Yes. I'd love to tell you that, that would be -- because that would be great that we could do that. I go into this just believing that, that's probably going to be a difficult hill to climb. However, I think we've seen this over time that the labeling is a little bit nuanced depending on the JAK inhibitor and where you're at in the class. And I mean obviously, we've all seen SOTYKTU that has really just a slight warning, and that's about it. So I'd like to believe that someone might take a data-driven approach, but there's no way to know that until you get to the NDA review time, unfortunately. But I think that's another reason why I think it just makes sense to position this particular asset in indications where JAK inhibitor use is accepted over the long term and docs are comfortable with it. I haven't run into a dermatologist yet who is squeamish about prescribing these sorts of things long term in alopecia areata patients, vitiligo patients. Certainly, in AD, they're used a little bit differently. But that's what I'd say on that. On the -- your first question on the possibly related AEs that we mentioned. So the first one was the moderate myalgia, and that just continued from, I think, a few weeks into the study, patient finished the study. They didn't discontinue, no CPK elevations. The other 3 were -- one was vomiting and that, I think, was -- lasted a day and again, was mild and -- but was deemed possibly related. And then the 2 other ones were in the same patient, and they were slight -- it was slight lymphopenia and leukopenia just below the lower limit of normal by like 0.1. So they were grade 1. And that was at one time point around week 4 or so. And just as a reminder, these patients had blood draws every week for 12 weeks and normalized on every subsequent blood draw. So I can't quite understand why they even call that possibly related because it was so minute, and there was no other trend in any other patients.

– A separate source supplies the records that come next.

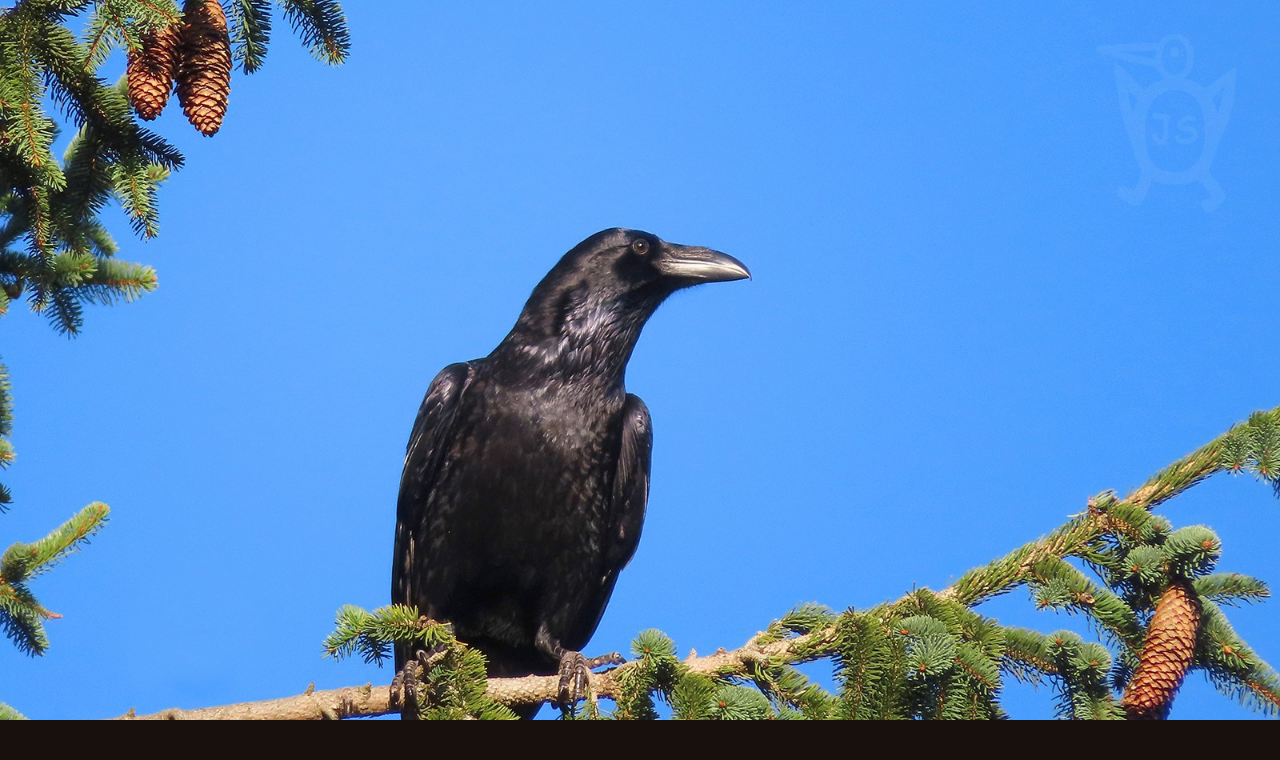

--- FILE ---
content_type: text/html; charset=UTF-8
request_url: https://www.zivysvet.cz/fotoalbum/01-ptaci---birds/01-pevci/krkavec-velky-1--corvus-corax-.-.html
body_size: 818
content:
<?xml version="1.0" encoding="utf-8"?>
<!DOCTYPE html PUBLIC "-//W3C//DTD XHTML 1.0 Transitional//EN" "http://www.w3.org/TR/xhtml1/DTD/xhtml1-transitional.dtd">
<html lang="cs" xml:lang="cs" xmlns="http://www.w3.org/1999/xhtml">

    <head>

        <meta http-equiv="content-type" content="text/html; charset=utf-8" />
        <meta name="description" content="foto fauna, krajina apod." />
        <meta name="keywords" content="ptaci,krajina" />
        <meta name="robots" content="all,follow" />
        <meta name="author" content="<!--/ u_author /-->" />
        <link rel="stylesheet" href="/style.1656680655.1.css" type="text/css" />
        
        <script type="text/javascript" src="https://www004.estranky.cz/user/js/index.js" id="index_script" ></script>
        <title>
            Jiří Schönbek, Štěpánka Kraslová  -  zivysvet.cz  
        </title>

        <style>
          body {margin: 0px; padding: 0px;}
        </style>
    </head>
<body>
    <script language="JavaScript" type="text/javascript">
    <!--
      index_setCookieData('index_curr_fullphoto', 1391);
    //-->
  </script>
  <a href="javascript: close();"><img src="/img/original/1391/krkavec-velky-1--corvus-corax-.jpg" border="0" alt="KRKAVEC VELKÝ 1 (Corvus corax)" width="1600" height="1200"></a>

<!-- NO GEMIUS -->
</body>
</html>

Got it. That makes sense. Super helpful. And then if I could just ask a follow-up question. Just on the itch improvement, really interesting signal. Could you just comment on the time course of that benefit and how early you saw that improvement? And then how are you thinking about potentially incorporating that into your alopecia program? I don't think ritlecitinib has any data on the label for pruritus, but is there potential for you to design your program to maybe get that on the label and provide another differentiating point?

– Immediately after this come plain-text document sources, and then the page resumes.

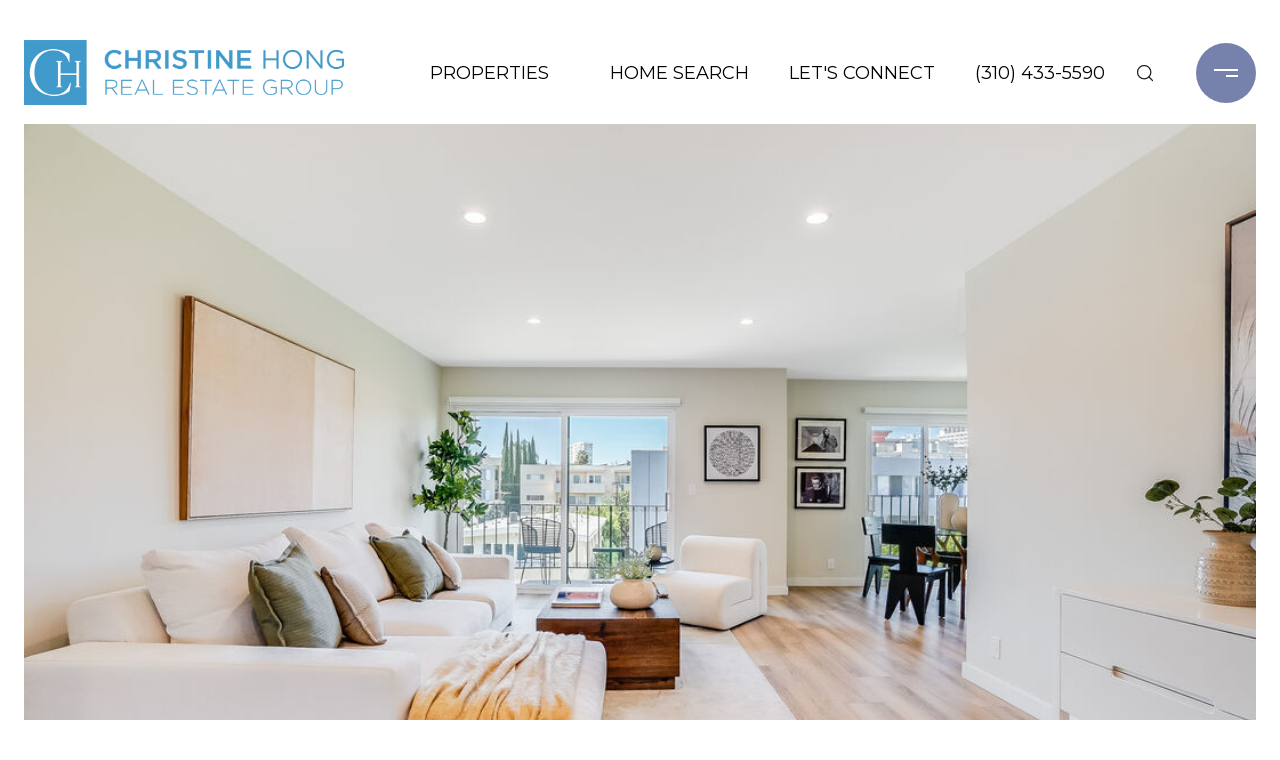

--- FILE ---
content_type: text/html; charset=utf-8
request_url: https://bss.luxurypresence.com/buttons/googleOneTap?companyId=2e17112b-2de4-47ba-94b2-df7697c2e983&websiteId=48821eba-45a1-4a73-8c68-87bc0d55dcb2&pageId=3765df08-3531-430f-9fda-54e7cd82faec&sourceUrl=https%3A%2F%2Fchristinehong.net%2Fproperties%2F1470-rexford-dr-unit-209-los-angeles-ca-90035-24-352413&pageMeta=%7B%22sourceResource%22%3A%22properties%22%2C%22pageElementId%22%3A%22f023b50f-8b01-4484-be99-5fefc6c6bb6f%22%2C%22pageQueryVariables%22%3A%7B%22property%22%3A%7B%22id%22%3A%22f023b50f-8b01-4484-be99-5fefc6c6bb6f%22%7D%2C%22properties%22%3A%7B%22relatedNeighborhoodPropertyId%22%3A%22f023b50f-8b01-4484-be99-5fefc6c6bb6f%22%2C%22sort%22%3A%22salesPrice%22%7D%2C%22neighborhood%22%3A%7B%7D%2C%22pressReleases%22%3A%7B%22propertyId%22%3A%22f023b50f-8b01-4484-be99-5fefc6c6bb6f%22%7D%7D%7D
body_size: 2875
content:
<style>
  html, body {margin: 0; padding: 0;}
</style>
<script src="https://accounts.google.com/gsi/client" async defer></script>
<script>
const parseURL = (url) => {
    const a = document.createElement('a');
    a.href = url;
    return a.origin;
}

const login = (token, provider, source)  => {
  const origin = (window.location != window.parent.location)
    ? parseURL(document.referrer)
    : window.location.origin;  
  const xhr = new XMLHttpRequest();
  xhr.responseType = 'json';
  xhr.onreadystatechange = function() {
    if (xhr.readyState === 4) {
      const response = xhr.response;
      const msg = {
        event: response.status,
        provider: provider,
        source: source,
        token: token
      }
      window.parent.postMessage(msg, origin);
    }
  }
  xhr.withCredentials = true;
  xhr.open('POST', `${origin}/api/v1/auth/login`, true);
  xhr.setRequestHeader("Content-Type", "application/json;charset=UTF-8");
  xhr.send(JSON.stringify({
    token,
    provider,
    source,
    websiteId: '48821eba-45a1-4a73-8c68-87bc0d55dcb2',
    companyId: '2e17112b-2de4-47ba-94b2-df7697c2e983',
    pageId: '3765df08-3531-430f-9fda-54e7cd82faec',
    sourceUrl: 'https://christinehong.net/properties/1470-rexford-dr-unit-209-los-angeles-ca-90035-24-352413',
    pageMeta: '{"sourceResource":"properties","pageElementId":"f023b50f-8b01-4484-be99-5fefc6c6bb6f","pageQueryVariables":{"property":{"id":"f023b50f-8b01-4484-be99-5fefc6c6bb6f"},"properties":{"relatedNeighborhoodPropertyId":"f023b50f-8b01-4484-be99-5fefc6c6bb6f","sort":"salesPrice"},"neighborhood":{},"pressReleases":{"propertyId":"f023b50f-8b01-4484-be99-5fefc6c6bb6f"}}}',
    utm: '',
    referrer: ''
  }));
}

function getExpirationCookie(expiresInMiliseconds) {
  const tomorrow  = new Date(Date.now() + expiresInMiliseconds); // The Date object returns today's timestamp
  return `christinehong.net-SID=true; expires=${tomorrow.toUTCString()}; path=/; Secure; SameSite=None`;
}

function handleCredentialResponse(response) {
  document.cookie = getExpirationCookie(24 * 60 * 60 * 1000); // 1 day
  login(response.credential, 'GOOGLE', 'GOOGLE_SIGN_ON');
}

function handleClose() {
  const msg = {
    event: 'cancel',
    provider: 'GOOGLE',
    source: 'GOOGLE_SIGN_ON'
  }
  const origin = (window.location != window.parent.location)
    ? parseURL(document.referrer)
    : window.location.origin;
  window.parent.postMessage(msg, origin);
  document.cookie = getExpirationCookie(2 * 60 * 60 * 1000); // 2 hours
}

</script>
<div id="g_id_onload"
  data-client_id="673515100752-7s6f6j0qab4skl22cjpp7eirb2rjmfcg.apps.googleusercontent.com"
  data-callback="handleCredentialResponse"
  data-intermediate_iframe_close_callback="handleClose"
  data-state_cookie_domain = "christinehong.net"
  data-allowed_parent_origin="https://christinehong.net"
  data-skip_prompt_cookie="christinehong.net-SID"
  data-cancel_on_tap_outside="false"
></div>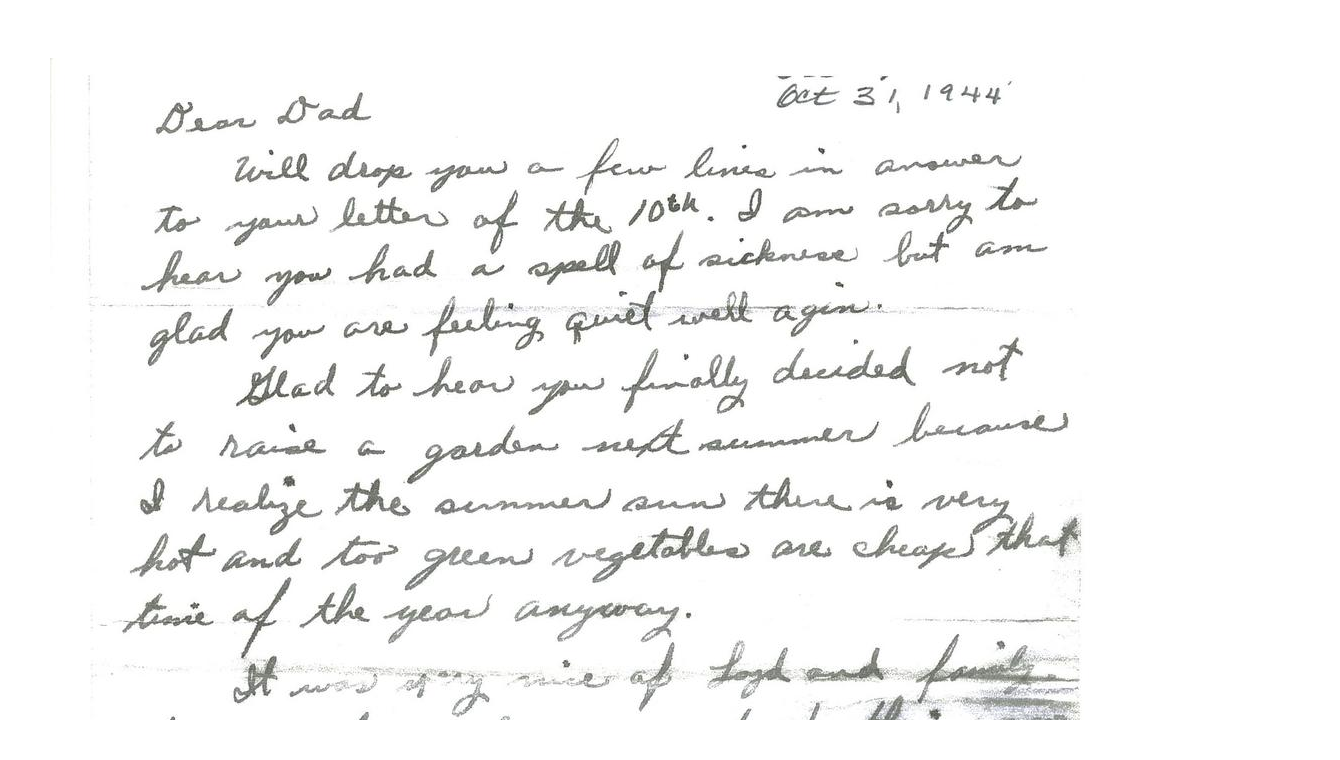

--- FILE ---
content_type: text/html; charset=UTF-8
request_url: https://www.loyceedeen.org/letter
body_size: 669
content:
<!DOCTYPE html PUBLIC "-//W3C//DTD XHTML 1.0 Transitional//EN" "http://www.w3.org/TR/xhtml1/DTD/xhtml1-transitional.dtd">
<html>
<head>
<title>Letter</title>
<meta http-equiv="Content-Type" content="text/html; charset=UTF-8">
<link id="drop_down_css" href="https://static.webstarts.com/library/menus/menu-v2.7/menu_template_styles/menu_2/css/menu_2_style_1.css" type="text/css" rel="stylesheet">
<script id="drop_down_script" src="https://static.webstarts.com/library/menus/menu-v2.7/menu_template_styles/menu_2/js/menu_2_js_1.js"></script><style type="text/css">
<!--
-->
</style>
<script id="ws_common" type="text/javascript" src="https://static.webstarts.com/library/users/ws-common.js"></script><meta name="Generator" content="webstarts.com - editor; Firefox/10.0 on Windows XP at Tue Jun 26 2012 19:06:12 GMT-0400 (Eastern Daylight Time)">
</head>
<body>
<center>
<div style="position:relative;width:1340px;height:100%;" align="left">
<img objtype="0" src="https://static.secure.website/wscfus/8253879/uploads/new2.jpg" style="width:1066px;height:1379px;position:absolute;top:58px;left:50px;z-index:2;" id="image_1" border="0"><img objtype="0" src="https://static.secure.website/wscfus/8253879/uploads/Scan3.jpg" style="width:1054px;height:1364px;position:absolute;top:1370px;left:50px;z-index:1;" id="image_2" border="0">
</div>
</center>
</body>
</html>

Perhaps it's not a big feature of that particular condition, but it was right out of the gate. And you would expect that with this mechanism that it was robust and deep starting at week 1, week 2 and just carrying through. In fact, at some point, we're getting north of 70% in terms of the number of patients getting greater than or equal to 4. And so it was quite remarkable. And again, I think it's one of the higher itch parameters ever reported, albeit it's 10 patients, of course. But that was quite a strong feature, and it makes sense with the mechanism. So we weren't surprised.

Congrats again on the data.

That concludes today's question-and-answer session. I'll turn the call back over to Dr. Walker for his concluding comments.

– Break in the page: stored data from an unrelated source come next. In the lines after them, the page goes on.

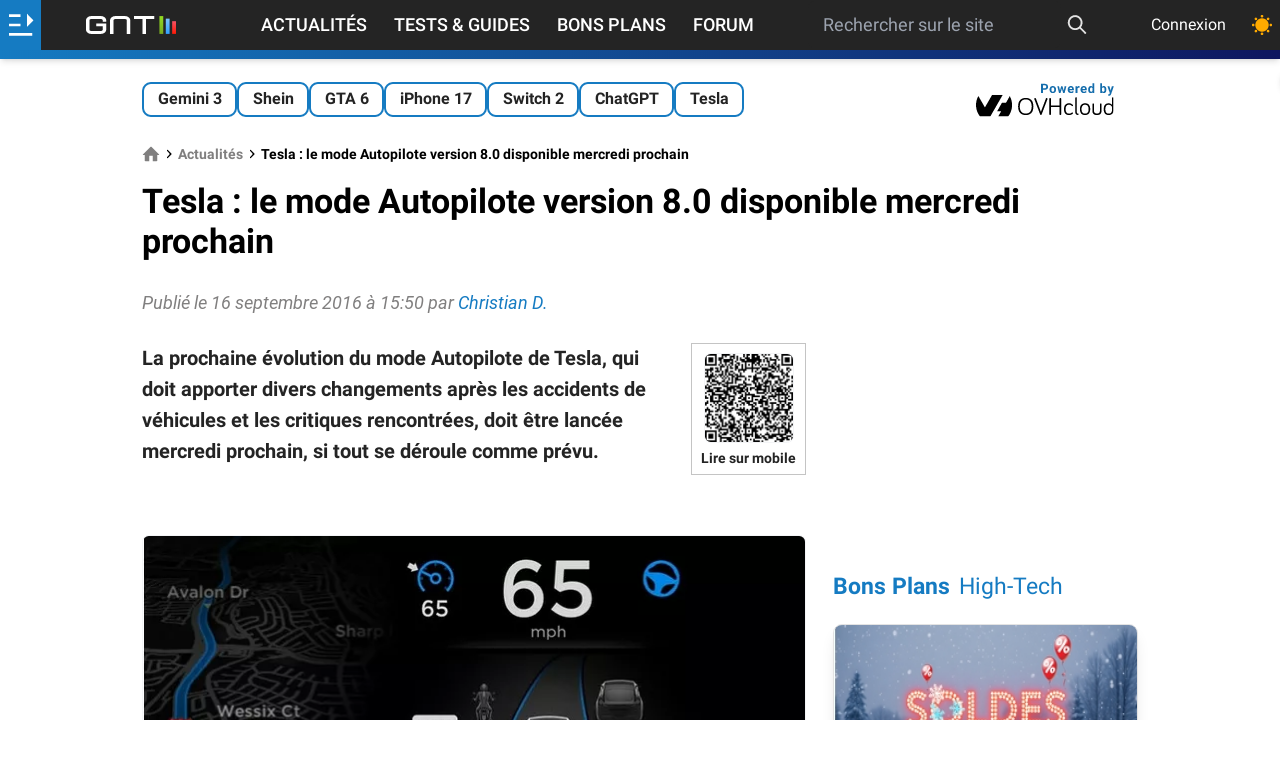

--- FILE ---
content_type: text/html; charset=utf-8
request_url: https://www.google.com/recaptcha/api2/aframe
body_size: 267
content:
<!DOCTYPE HTML><html><head><meta http-equiv="content-type" content="text/html; charset=UTF-8"></head><body><script nonce="nkC2wc0TaMUULRoKmL4uDA">/** Anti-fraud and anti-abuse applications only. See google.com/recaptcha */ try{var clients={'sodar':'https://pagead2.googlesyndication.com/pagead/sodar?'};window.addEventListener("message",function(a){try{if(a.source===window.parent){var b=JSON.parse(a.data);var c=clients[b['id']];if(c){var d=document.createElement('img');d.src=c+b['params']+'&rc='+(localStorage.getItem("rc::a")?sessionStorage.getItem("rc::b"):"");window.document.body.appendChild(d);sessionStorage.setItem("rc::e",parseInt(sessionStorage.getItem("rc::e")||0)+1);localStorage.setItem("rc::h",'1769802616043');}}}catch(b){}});window.parent.postMessage("_grecaptcha_ready", "*");}catch(b){}</script></body></html>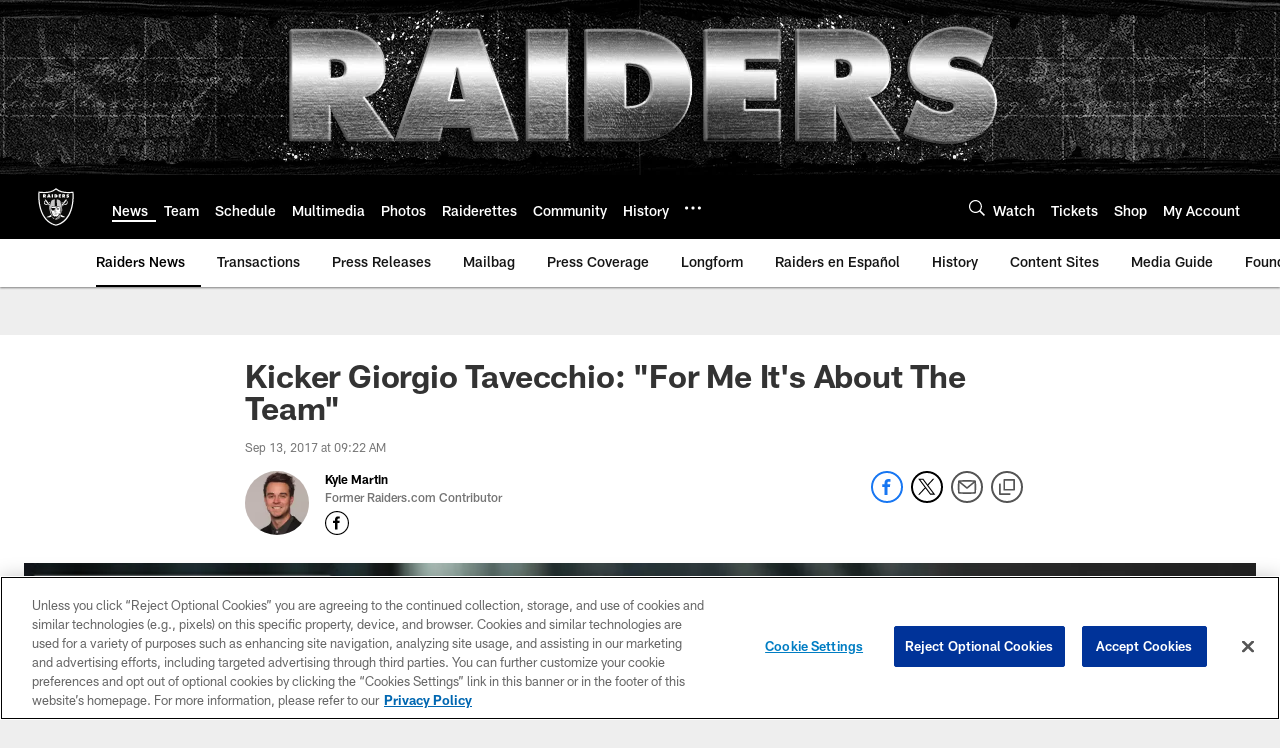

--- FILE ---
content_type: text/html; charset=utf-8
request_url: https://www.google.com/recaptcha/api2/aframe
body_size: 267
content:
<!DOCTYPE HTML><html><head><meta http-equiv="content-type" content="text/html; charset=UTF-8"></head><body><script nonce="P-4Alybwd80zahTLYbMM5A">/** Anti-fraud and anti-abuse applications only. See google.com/recaptcha */ try{var clients={'sodar':'https://pagead2.googlesyndication.com/pagead/sodar?'};window.addEventListener("message",function(a){try{if(a.source===window.parent){var b=JSON.parse(a.data);var c=clients[b['id']];if(c){var d=document.createElement('img');d.src=c+b['params']+'&rc='+(localStorage.getItem("rc::a")?sessionStorage.getItem("rc::b"):"");window.document.body.appendChild(d);sessionStorage.setItem("rc::e",parseInt(sessionStorage.getItem("rc::e")||0)+1);localStorage.setItem("rc::h",'1769097660945');}}}catch(b){}});window.parent.postMessage("_grecaptcha_ready", "*");}catch(b){}</script></body></html>

--- FILE ---
content_type: text/javascript; charset=utf-8
request_url: https://auth-id.raiders.com/accounts.webSdkBootstrap?apiKey=4_VRvd-sXOJFZ63B8qenwvcw&pageURL=https%3A%2F%2Fwww.raiders.com%2Fnews%2Fkicker-giorgio-tavecchio-for-me-it-s-about-the-team-19370224&sdk=js_latest&sdkBuild=18435&format=json
body_size: 414
content:
{
  "callId": "019be66ffee37e4b81a481216c6db33c",
  "errorCode": 0,
  "apiVersion": 2,
  "statusCode": 200,
  "statusReason": "OK",
  "time": "2026-01-22T16:00:58.093Z",
  "hasGmid": "ver4"
}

Well, thank you, everybody. We're really excited about these results, not only because it validates 2138 specifically in certain indications, but also because it validates the ITK franchise, which we view as a potential game changer in Th2-driven diseases like atopic dermatitis and various respiratory diseases. Certainly, more to come throughout this year, and we'll give some guidance on our expected R&D Day later in the fall and really appreciate your time today, and we'll speak again soon. Thank you.

This concludes today's conference call. Thank you for participating. You may now disconnect.